Answer these questions from the passage about the drive home:
(a) For how long had the writer been dealing with anxiety disorders before the time of the story?
(b) About how long was the drive home?
(c) What did the writer notice about the traffic on the bridge?

Given passage below:

Prior to the time of this story, I had been dealing with anxiety disorders since a young child, for at least 20 years. I had seen therapists, been on medication and been through the worst of my agoraphobia. However, this was the defining moment that I officially started my journey to recovery;
Having been on a short vacation, I was about to start the journey home from a long weekend getaway. About a four hour drive. This alone was enough to cause me high levels of anxiety. Someone traveling with me made a comment about the bridge we had to cross to get home, “its probably going to be all backed up” [due to Sunday evening traffic]. That’s all I had to hear and my anxiety shot up.
For four hours I drove toward home with exceptionally high levels of anxiety. It was a horrible drive. I stopped at every rest stop along the way to try to relax. Nothing seemed to lower my levels of anxiety.
Finally approaching the bridge I braced for the worst of outcomes. Once I noticed the traffic on the bridge was moving smoothly, there were no brake lights, no signs of slow or stopping traffic at all – at that moment, all my anxiety left my body. All of it. I was completely at peace, with no trace of anxiety anywhere in my mind.

End of Given passage.
Material supplied below:

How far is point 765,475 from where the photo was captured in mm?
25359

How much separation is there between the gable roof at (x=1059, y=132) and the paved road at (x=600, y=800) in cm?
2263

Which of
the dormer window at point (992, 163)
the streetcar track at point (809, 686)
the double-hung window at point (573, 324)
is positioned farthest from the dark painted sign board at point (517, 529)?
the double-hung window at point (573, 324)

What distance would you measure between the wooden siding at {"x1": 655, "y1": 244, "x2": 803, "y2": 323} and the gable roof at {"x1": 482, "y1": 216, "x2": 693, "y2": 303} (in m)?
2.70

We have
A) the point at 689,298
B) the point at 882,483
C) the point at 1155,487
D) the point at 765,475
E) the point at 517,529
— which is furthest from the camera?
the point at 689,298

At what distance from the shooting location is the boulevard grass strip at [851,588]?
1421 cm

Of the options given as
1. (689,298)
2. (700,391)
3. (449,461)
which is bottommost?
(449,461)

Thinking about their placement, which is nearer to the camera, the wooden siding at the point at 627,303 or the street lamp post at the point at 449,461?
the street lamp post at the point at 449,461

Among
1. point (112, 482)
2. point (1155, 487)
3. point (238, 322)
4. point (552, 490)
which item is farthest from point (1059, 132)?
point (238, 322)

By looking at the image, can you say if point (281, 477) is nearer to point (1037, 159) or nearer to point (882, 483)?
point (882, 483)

End of Material supplied.

* [Exercise answer]
(a) At least 20 years, starting as a young child.
(b) About four hours.
(c) The traffic was moving smoothly, with no brake lights and no signs of slow or stopping traffic.